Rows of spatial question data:
▽

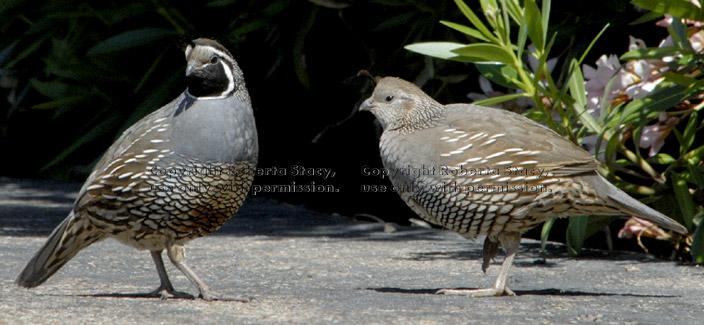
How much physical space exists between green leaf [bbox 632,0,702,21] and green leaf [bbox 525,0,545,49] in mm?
365

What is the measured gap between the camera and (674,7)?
387 cm

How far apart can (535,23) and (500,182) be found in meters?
0.68

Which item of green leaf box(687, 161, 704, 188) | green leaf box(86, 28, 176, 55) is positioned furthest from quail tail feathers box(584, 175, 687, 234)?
green leaf box(86, 28, 176, 55)

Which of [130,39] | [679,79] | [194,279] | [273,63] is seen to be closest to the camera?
[194,279]

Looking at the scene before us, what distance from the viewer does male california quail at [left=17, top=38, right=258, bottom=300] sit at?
3.43 m

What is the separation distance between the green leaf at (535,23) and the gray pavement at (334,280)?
94 centimetres

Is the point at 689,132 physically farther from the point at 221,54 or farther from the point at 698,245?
the point at 221,54

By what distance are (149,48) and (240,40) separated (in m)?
0.89

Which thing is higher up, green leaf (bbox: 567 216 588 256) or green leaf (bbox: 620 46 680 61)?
green leaf (bbox: 620 46 680 61)

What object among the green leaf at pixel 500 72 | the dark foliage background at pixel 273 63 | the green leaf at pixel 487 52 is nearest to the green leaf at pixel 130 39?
the dark foliage background at pixel 273 63

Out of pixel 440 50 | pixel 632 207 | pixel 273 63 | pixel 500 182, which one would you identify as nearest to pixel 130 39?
pixel 273 63

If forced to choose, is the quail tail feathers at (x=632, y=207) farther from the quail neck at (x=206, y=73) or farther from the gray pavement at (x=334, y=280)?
the quail neck at (x=206, y=73)

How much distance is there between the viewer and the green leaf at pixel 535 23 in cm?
388

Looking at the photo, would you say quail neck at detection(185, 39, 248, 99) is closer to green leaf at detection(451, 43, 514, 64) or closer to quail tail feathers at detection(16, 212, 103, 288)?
quail tail feathers at detection(16, 212, 103, 288)
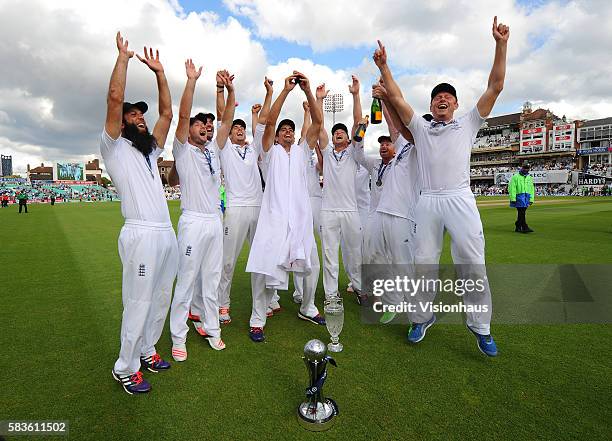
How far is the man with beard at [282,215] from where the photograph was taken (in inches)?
177

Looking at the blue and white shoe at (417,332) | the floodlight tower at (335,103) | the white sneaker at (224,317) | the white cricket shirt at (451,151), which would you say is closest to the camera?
the white cricket shirt at (451,151)

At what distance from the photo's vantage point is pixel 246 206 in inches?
197

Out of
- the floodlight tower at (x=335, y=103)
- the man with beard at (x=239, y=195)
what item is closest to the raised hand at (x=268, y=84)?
the man with beard at (x=239, y=195)

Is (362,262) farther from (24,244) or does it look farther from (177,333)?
(24,244)

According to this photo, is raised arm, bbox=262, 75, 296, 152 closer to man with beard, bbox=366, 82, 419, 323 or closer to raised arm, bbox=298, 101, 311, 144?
raised arm, bbox=298, 101, 311, 144

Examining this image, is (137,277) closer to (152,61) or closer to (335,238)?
(152,61)

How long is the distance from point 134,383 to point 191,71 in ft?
10.1

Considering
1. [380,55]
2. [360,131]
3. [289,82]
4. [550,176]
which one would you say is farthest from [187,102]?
[550,176]

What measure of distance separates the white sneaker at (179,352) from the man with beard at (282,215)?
0.80 meters

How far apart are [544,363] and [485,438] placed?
1.51m

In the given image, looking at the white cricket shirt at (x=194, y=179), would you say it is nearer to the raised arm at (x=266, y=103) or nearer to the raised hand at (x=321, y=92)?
the raised arm at (x=266, y=103)

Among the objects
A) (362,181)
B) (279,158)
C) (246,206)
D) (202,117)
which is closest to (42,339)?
(246,206)

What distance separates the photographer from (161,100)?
11.8 feet

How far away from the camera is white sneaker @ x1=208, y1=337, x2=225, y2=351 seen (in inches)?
165
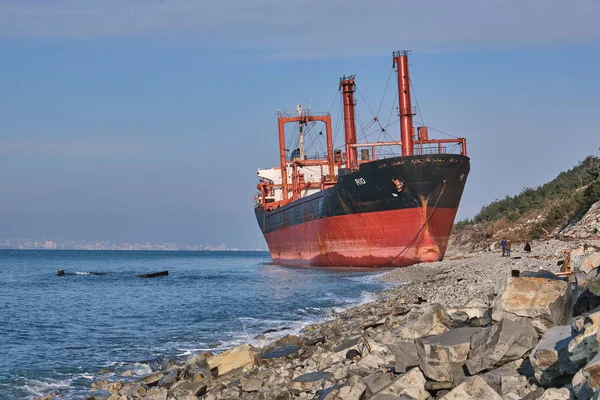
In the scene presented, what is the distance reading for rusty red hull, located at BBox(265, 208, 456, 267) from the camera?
3238cm

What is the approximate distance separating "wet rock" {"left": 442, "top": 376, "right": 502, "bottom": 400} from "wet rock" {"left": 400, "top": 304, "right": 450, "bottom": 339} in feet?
7.93

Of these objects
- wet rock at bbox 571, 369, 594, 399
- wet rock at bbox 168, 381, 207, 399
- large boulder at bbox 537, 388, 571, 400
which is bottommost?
wet rock at bbox 168, 381, 207, 399

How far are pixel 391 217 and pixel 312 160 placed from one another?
1935cm

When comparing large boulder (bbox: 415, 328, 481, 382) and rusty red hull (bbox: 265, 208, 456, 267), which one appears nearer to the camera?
large boulder (bbox: 415, 328, 481, 382)

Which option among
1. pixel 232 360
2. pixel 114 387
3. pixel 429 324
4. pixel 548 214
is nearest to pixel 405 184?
pixel 548 214

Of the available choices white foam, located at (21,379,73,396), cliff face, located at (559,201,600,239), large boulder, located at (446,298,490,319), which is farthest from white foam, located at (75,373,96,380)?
cliff face, located at (559,201,600,239)

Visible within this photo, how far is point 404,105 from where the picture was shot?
3528 centimetres

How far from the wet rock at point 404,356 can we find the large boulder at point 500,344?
2.00 ft

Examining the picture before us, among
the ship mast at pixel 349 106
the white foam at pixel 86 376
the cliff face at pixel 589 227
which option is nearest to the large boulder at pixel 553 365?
the white foam at pixel 86 376

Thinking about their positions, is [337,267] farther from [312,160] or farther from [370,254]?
[312,160]

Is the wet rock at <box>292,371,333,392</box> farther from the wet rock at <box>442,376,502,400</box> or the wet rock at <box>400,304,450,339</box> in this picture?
the wet rock at <box>442,376,502,400</box>

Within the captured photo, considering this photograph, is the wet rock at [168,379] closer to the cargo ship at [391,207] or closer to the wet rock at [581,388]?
the wet rock at [581,388]

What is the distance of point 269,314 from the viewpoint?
62.0 ft

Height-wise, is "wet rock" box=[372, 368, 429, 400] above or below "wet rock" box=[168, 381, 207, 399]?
above
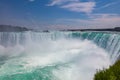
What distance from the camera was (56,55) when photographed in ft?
81.1

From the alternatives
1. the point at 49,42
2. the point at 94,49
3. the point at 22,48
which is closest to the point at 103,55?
Result: the point at 94,49

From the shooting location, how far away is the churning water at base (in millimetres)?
14930

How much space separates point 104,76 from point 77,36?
25.6 metres

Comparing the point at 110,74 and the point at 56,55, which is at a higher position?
the point at 110,74

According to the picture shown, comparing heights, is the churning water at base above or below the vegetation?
below

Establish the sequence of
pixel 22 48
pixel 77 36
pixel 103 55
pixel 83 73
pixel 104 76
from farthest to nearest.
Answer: pixel 22 48 → pixel 77 36 → pixel 103 55 → pixel 83 73 → pixel 104 76

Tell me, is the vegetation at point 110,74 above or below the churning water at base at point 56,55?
above

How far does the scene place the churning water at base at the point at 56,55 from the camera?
49.0 feet

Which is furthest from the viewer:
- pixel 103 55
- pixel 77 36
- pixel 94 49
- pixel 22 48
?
pixel 22 48

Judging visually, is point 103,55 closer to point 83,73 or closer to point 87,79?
point 83,73

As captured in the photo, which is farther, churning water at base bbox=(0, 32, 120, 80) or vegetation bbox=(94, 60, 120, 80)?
churning water at base bbox=(0, 32, 120, 80)

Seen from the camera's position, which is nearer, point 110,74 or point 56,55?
point 110,74

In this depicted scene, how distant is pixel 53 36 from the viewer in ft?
108

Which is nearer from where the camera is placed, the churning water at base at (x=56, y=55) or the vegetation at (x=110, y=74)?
the vegetation at (x=110, y=74)
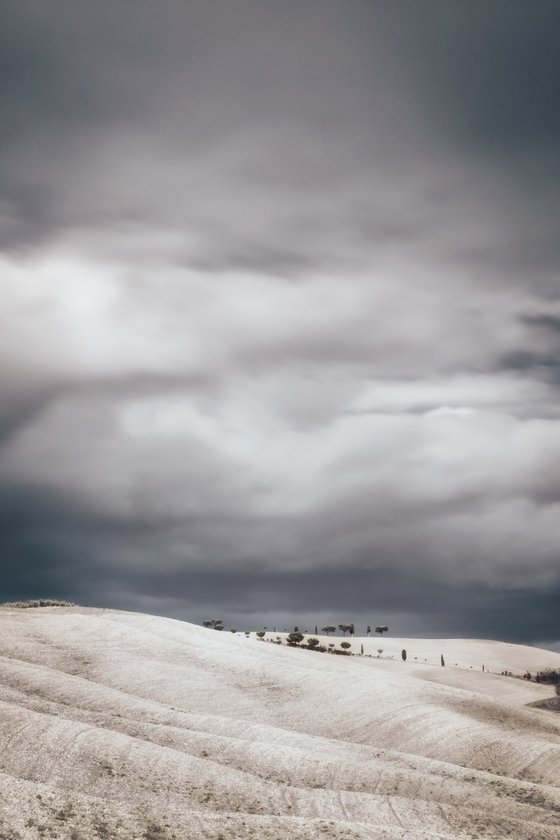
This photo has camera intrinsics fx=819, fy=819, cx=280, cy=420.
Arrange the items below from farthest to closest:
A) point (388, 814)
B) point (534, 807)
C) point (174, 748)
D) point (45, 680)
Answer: point (45, 680) → point (174, 748) → point (534, 807) → point (388, 814)

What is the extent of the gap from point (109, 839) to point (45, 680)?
30355 millimetres

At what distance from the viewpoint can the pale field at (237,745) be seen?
35.5m

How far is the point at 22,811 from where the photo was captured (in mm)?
32031

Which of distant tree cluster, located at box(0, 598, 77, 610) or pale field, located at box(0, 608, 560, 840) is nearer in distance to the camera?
pale field, located at box(0, 608, 560, 840)

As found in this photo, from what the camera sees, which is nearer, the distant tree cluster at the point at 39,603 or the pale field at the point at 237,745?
the pale field at the point at 237,745

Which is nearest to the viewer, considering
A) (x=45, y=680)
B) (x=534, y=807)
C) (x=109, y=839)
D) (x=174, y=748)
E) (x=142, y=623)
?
(x=109, y=839)

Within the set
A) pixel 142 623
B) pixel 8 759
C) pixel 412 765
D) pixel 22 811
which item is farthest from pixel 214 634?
pixel 22 811

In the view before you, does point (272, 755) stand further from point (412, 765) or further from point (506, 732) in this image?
point (506, 732)

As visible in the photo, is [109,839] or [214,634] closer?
[109,839]

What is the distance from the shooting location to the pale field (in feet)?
116

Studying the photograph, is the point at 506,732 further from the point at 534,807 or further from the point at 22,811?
the point at 22,811

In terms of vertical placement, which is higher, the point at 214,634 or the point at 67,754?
the point at 214,634

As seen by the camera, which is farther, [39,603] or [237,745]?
[39,603]

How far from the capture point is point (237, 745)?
5019cm
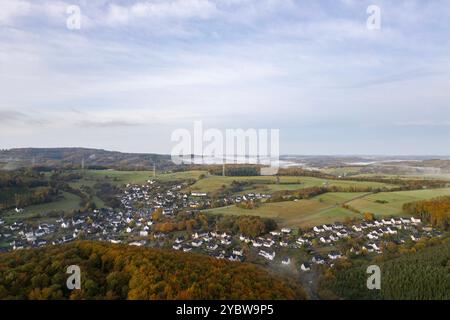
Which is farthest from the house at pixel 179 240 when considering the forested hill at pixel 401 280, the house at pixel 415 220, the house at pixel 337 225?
the house at pixel 415 220

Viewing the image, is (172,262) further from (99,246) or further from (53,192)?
(53,192)

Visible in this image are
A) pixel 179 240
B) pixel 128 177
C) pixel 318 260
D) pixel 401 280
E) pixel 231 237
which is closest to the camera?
pixel 401 280

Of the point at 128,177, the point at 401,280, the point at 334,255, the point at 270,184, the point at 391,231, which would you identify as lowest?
the point at 334,255

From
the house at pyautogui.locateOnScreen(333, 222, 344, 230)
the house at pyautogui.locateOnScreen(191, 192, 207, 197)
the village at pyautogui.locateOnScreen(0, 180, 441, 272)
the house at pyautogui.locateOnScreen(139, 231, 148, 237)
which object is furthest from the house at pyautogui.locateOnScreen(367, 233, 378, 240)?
the house at pyautogui.locateOnScreen(191, 192, 207, 197)

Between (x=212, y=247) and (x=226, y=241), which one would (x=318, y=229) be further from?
(x=212, y=247)

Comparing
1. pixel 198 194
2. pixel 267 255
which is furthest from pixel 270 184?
pixel 267 255

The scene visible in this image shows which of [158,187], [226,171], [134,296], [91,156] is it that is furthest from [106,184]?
[91,156]
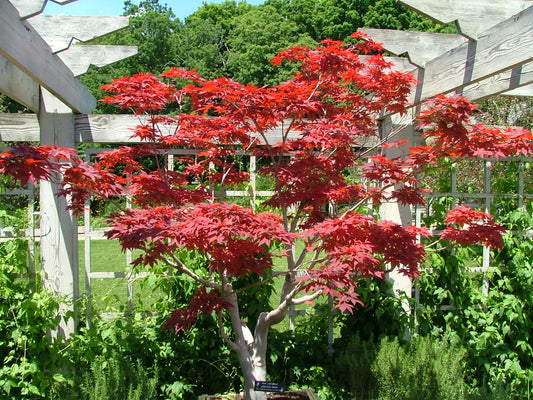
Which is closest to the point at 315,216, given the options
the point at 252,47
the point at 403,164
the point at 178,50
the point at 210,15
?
the point at 403,164

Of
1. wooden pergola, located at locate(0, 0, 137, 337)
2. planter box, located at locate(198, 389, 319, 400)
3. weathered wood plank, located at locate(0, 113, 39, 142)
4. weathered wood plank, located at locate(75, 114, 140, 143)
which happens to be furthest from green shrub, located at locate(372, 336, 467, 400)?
weathered wood plank, located at locate(0, 113, 39, 142)

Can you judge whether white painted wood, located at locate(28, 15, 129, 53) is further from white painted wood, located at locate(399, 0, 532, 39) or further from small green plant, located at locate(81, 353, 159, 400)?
small green plant, located at locate(81, 353, 159, 400)

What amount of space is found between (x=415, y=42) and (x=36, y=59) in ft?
8.49

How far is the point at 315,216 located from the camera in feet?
11.2

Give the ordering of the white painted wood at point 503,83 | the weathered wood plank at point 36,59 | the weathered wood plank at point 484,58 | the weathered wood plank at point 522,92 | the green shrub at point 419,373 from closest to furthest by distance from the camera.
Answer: the weathered wood plank at point 36,59, the weathered wood plank at point 484,58, the green shrub at point 419,373, the white painted wood at point 503,83, the weathered wood plank at point 522,92

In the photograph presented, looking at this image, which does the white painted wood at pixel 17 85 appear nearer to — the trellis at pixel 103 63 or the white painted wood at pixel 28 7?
the trellis at pixel 103 63

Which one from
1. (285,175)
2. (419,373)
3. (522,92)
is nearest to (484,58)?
(285,175)

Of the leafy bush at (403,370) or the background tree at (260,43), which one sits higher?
the background tree at (260,43)

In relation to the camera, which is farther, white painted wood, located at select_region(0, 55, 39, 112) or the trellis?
white painted wood, located at select_region(0, 55, 39, 112)

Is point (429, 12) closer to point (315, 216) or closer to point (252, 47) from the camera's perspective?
point (315, 216)

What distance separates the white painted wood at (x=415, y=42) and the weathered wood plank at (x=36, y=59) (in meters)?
2.06

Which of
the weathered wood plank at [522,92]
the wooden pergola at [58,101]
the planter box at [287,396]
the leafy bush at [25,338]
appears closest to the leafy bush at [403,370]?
the planter box at [287,396]

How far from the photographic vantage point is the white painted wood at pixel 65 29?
10.7 ft

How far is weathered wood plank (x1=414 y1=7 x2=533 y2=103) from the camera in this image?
2773 millimetres
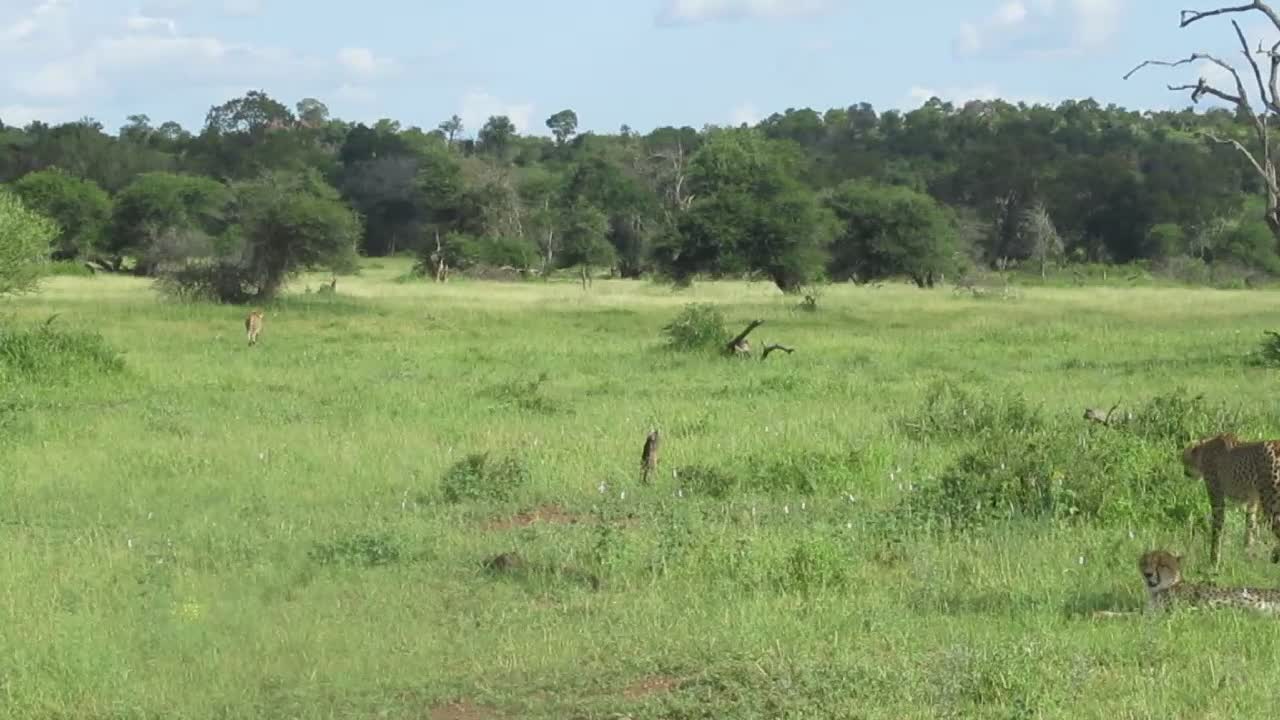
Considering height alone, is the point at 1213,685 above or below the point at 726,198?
below

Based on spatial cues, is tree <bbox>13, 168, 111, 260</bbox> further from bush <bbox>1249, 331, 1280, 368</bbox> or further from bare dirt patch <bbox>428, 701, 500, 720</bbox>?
bare dirt patch <bbox>428, 701, 500, 720</bbox>

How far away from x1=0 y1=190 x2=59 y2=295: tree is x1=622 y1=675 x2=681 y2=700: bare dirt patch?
2195 centimetres

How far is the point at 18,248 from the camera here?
25.8 m

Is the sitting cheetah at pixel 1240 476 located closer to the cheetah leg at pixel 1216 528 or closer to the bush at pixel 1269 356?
the cheetah leg at pixel 1216 528

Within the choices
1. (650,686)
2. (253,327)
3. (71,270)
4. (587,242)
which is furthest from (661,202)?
(650,686)

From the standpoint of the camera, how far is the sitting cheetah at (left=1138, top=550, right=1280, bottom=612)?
6.80m

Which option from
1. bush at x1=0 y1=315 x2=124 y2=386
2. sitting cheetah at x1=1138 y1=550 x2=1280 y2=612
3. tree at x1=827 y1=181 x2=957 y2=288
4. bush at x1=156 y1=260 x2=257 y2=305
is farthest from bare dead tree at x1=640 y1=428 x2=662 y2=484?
tree at x1=827 y1=181 x2=957 y2=288

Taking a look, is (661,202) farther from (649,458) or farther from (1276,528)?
(1276,528)

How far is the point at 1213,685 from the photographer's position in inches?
228

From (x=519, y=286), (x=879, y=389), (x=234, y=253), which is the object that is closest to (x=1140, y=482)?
(x=879, y=389)

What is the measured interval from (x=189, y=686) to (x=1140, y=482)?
20.9 ft

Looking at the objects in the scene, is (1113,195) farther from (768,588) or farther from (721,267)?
(768,588)

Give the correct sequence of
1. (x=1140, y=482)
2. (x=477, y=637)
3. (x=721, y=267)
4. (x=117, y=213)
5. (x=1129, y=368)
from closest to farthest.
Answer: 1. (x=477, y=637)
2. (x=1140, y=482)
3. (x=1129, y=368)
4. (x=721, y=267)
5. (x=117, y=213)

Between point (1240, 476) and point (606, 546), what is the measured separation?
3.41 metres
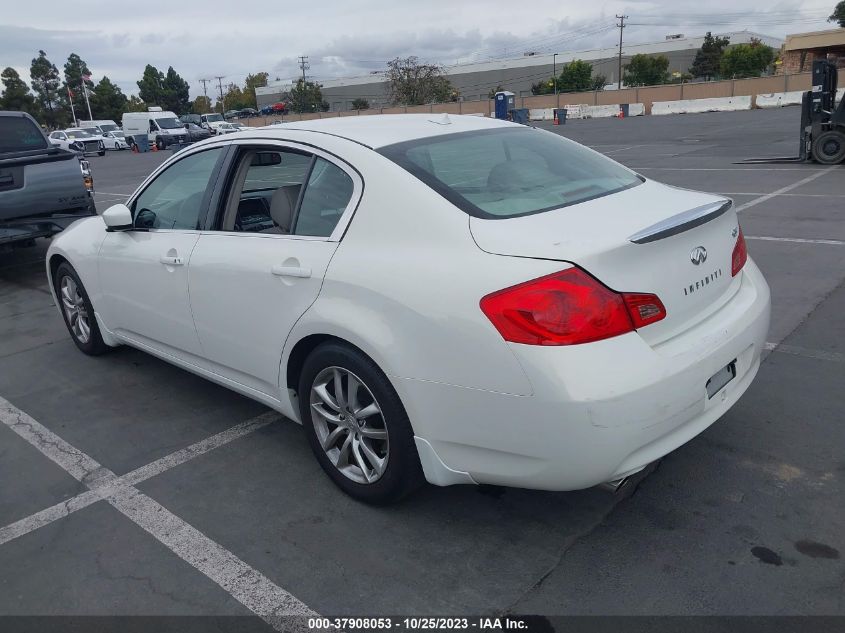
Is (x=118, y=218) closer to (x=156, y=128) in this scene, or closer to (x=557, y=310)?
(x=557, y=310)

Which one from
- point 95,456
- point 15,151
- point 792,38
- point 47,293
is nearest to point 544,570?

△

_OBJECTIVE_:
Reproduce the listing above from the line that contains "Taking a look, is" through its final line, exactly and with nothing added. Omit the images.

_RESULT OF THIS EXERCISE_:
Taking a look, is (661,202) farther from (649,458) or farther from (1276,528)?
(1276,528)

How far is the point at 1213,685 from the photographer's position in inches?
228

From (x=519, y=286), (x=879, y=389), (x=234, y=253), which is the object that is closest to (x=1140, y=482)?
(x=879, y=389)

What is the measured interval from (x=189, y=686) to (x=1140, y=482)?
20.9 ft

Looking at the objects in the scene, is (1113,195) farther from (768,588) or farther from (721,267)?
(768,588)

Give the correct sequence of
1. (x=1140, y=482)
2. (x=477, y=637)
3. (x=721, y=267)
4. (x=117, y=213)
5. (x=1129, y=368)
from closest to farthest.
Answer: 1. (x=477, y=637)
2. (x=1140, y=482)
3. (x=1129, y=368)
4. (x=721, y=267)
5. (x=117, y=213)

Between point (1240, 476) and point (606, 546), what is the measured separation?
3.41 metres
Is (x=118, y=218) closer to (x=156, y=128) in this scene, or closer to (x=557, y=310)?
(x=557, y=310)

Which one from
- point 95,456
- point 15,151
- point 792,38
- point 47,293
is nearest to point 544,570?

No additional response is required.